--- Exercise requirements ---
Return the records that follow, matching each one exactly.

--- Data for this exercise ---
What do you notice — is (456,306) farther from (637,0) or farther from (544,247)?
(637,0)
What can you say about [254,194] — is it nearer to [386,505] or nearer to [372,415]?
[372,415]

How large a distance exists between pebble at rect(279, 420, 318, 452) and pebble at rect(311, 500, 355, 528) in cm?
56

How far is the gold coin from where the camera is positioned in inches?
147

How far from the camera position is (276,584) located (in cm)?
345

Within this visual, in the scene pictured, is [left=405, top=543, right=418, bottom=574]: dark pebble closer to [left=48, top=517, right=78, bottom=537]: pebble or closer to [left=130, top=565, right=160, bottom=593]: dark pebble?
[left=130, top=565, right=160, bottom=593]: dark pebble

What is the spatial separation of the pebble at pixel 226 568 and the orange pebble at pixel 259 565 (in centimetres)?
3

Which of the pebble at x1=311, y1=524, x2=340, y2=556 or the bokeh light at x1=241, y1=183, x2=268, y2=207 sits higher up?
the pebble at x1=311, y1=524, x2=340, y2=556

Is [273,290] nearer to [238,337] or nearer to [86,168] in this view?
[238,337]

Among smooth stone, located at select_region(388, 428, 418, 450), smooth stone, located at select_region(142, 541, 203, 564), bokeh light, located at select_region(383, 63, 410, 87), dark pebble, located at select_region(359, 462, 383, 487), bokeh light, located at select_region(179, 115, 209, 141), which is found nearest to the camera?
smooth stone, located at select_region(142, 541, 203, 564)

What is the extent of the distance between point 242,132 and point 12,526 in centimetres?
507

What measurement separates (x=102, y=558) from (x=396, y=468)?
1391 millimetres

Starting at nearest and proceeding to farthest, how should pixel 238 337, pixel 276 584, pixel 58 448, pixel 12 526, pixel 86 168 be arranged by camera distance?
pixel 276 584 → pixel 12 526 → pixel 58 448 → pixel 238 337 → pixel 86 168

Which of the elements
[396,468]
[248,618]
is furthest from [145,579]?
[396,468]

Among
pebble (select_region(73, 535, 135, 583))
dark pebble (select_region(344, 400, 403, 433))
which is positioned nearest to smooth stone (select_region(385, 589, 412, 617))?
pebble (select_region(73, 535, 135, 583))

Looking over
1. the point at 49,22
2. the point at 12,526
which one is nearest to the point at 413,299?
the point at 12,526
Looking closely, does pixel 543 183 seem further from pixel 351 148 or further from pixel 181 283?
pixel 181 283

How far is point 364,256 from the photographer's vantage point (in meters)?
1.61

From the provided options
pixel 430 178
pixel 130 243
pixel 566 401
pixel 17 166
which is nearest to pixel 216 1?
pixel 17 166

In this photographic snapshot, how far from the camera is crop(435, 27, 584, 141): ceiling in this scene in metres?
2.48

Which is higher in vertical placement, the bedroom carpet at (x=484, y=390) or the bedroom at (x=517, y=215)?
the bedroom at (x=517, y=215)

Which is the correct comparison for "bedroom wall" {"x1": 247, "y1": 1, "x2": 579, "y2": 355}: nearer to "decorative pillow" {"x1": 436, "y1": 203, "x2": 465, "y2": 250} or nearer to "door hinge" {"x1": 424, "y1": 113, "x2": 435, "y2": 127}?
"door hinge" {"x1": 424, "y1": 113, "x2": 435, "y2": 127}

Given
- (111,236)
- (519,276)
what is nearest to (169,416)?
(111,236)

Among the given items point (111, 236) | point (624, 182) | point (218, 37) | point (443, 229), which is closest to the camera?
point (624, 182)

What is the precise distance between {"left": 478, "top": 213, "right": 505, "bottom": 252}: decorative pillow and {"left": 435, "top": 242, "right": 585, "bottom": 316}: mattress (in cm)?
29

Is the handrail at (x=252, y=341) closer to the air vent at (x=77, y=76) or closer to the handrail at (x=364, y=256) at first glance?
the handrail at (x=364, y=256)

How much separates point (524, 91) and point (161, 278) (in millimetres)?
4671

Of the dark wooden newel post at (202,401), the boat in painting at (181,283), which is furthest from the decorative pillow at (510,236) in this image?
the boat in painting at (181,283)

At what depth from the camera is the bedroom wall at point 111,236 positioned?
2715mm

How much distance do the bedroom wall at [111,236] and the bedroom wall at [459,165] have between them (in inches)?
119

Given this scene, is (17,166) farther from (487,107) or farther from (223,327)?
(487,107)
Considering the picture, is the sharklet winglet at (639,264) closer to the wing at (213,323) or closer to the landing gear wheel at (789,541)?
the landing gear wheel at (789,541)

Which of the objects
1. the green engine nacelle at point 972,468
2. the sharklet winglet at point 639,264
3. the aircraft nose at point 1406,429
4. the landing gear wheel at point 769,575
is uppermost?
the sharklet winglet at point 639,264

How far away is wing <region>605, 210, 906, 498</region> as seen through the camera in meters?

--- Reply to the task ---
What do you notice — is (456,306) farther from (637,0) or farther from (544,247)?
(637,0)
What can you say about [254,194] — is it nearer to [386,505] or nearer to [372,415]?
[372,415]

How large a distance exists between pebble at rect(279, 420, 318, 452) and pebble at rect(311, 500, 355, 528) in cm?
56

How far is the gold coin from where the camera is positioned in inches?
147

How far from the camera position is (276,584) located (in cm)?
345

Within this visual, in the scene pictured, is [left=405, top=543, right=418, bottom=574]: dark pebble closer to [left=48, top=517, right=78, bottom=537]: pebble or closer to [left=130, top=565, right=160, bottom=593]: dark pebble?
[left=130, top=565, right=160, bottom=593]: dark pebble

What is the spatial separation of the pebble at pixel 226 568 and the orange pebble at pixel 259 565 (in centimetres)?
3

Which of the pebble at x1=311, y1=524, x2=340, y2=556 or the bokeh light at x1=241, y1=183, x2=268, y2=207 sits higher up?
the pebble at x1=311, y1=524, x2=340, y2=556

Is [273,290] nearer to [238,337] or nearer to [86,168] in this view?
[238,337]

Among smooth stone, located at select_region(388, 428, 418, 450), smooth stone, located at select_region(142, 541, 203, 564), bokeh light, located at select_region(383, 63, 410, 87), dark pebble, located at select_region(359, 462, 383, 487), bokeh light, located at select_region(179, 115, 209, 141), which is found nearest to the camera?
smooth stone, located at select_region(142, 541, 203, 564)

What is the extent of the distance between point 242,132 and point 12,526 in centimetres?
507

What measurement separates (x=102, y=558) from (x=396, y=468)?
1391 millimetres

Starting at nearest and proceeding to farthest, how should pixel 238 337, pixel 276 584, pixel 58 448, pixel 12 526, pixel 86 168 be arranged by camera distance?
pixel 276 584 → pixel 12 526 → pixel 58 448 → pixel 238 337 → pixel 86 168

Which of the elements
[396,468]
[248,618]
is furthest from [145,579]?
[396,468]

Among
pebble (select_region(73, 535, 135, 583))
dark pebble (select_region(344, 400, 403, 433))
which is positioned nearest to smooth stone (select_region(385, 589, 412, 617))?
pebble (select_region(73, 535, 135, 583))

Looking over
1. the point at 49,22
2. the point at 12,526
which one is nearest to the point at 413,299?
the point at 12,526
Looking closely, does pixel 543 183 seem further from pixel 351 148 or further from pixel 181 283?
pixel 181 283

How far is point 364,256 from the photographer's vantage point (in meters)?
1.61

From the provided options
pixel 430 178
pixel 130 243
pixel 566 401
pixel 17 166
which is nearest to pixel 216 1?
pixel 17 166

In this photographic snapshot, how far from the camera is crop(435, 27, 584, 141): ceiling in this scene in metres?
2.48

Which is higher in vertical placement, the bedroom carpet at (x=484, y=390) or the bedroom at (x=517, y=215)?
the bedroom at (x=517, y=215)

Which is the correct comparison for "bedroom wall" {"x1": 247, "y1": 1, "x2": 579, "y2": 355}: nearer to "decorative pillow" {"x1": 436, "y1": 203, "x2": 465, "y2": 250} or nearer to "door hinge" {"x1": 424, "y1": 113, "x2": 435, "y2": 127}?
"door hinge" {"x1": 424, "y1": 113, "x2": 435, "y2": 127}

Given
- (111,236)
- (519,276)
what is nearest to (169,416)?
(111,236)

Among the given items point (111, 236) | point (624, 182) | point (218, 37) | point (443, 229), which is closest to the camera?
point (624, 182)

What is the precise distance between {"left": 478, "top": 213, "right": 505, "bottom": 252}: decorative pillow and {"left": 435, "top": 242, "right": 585, "bottom": 316}: mattress (in cm)?
29

Is the handrail at (x=252, y=341) closer to the air vent at (x=77, y=76) or closer to the handrail at (x=364, y=256) at first glance?
the handrail at (x=364, y=256)

How much separates point (524, 91) and point (161, 278) (in millimetres)?
4671

Of the dark wooden newel post at (202,401), the boat in painting at (181,283), which is furthest from the decorative pillow at (510,236) in this image?
the boat in painting at (181,283)

At what depth from the camera is the bedroom wall at point 111,236 positioned?
2715mm

How much distance do the bedroom wall at [111,236] and the bedroom wall at [459,165] have between them (in inches)?
119

Given this scene, is (17,166) farther from (487,107) or farther from (223,327)?
(487,107)
Considering the picture, is the sharklet winglet at (639,264) closer to the wing at (213,323) or closer to the landing gear wheel at (789,541)?
the landing gear wheel at (789,541)

Which of the objects
1. the green engine nacelle at point 972,468
2. the sharklet winglet at point 639,264
3. the aircraft nose at point 1406,429
4. the landing gear wheel at point 769,575
is uppermost?
the sharklet winglet at point 639,264

How far away is wing <region>605, 210, 906, 498</region> as seen through the camera in meters?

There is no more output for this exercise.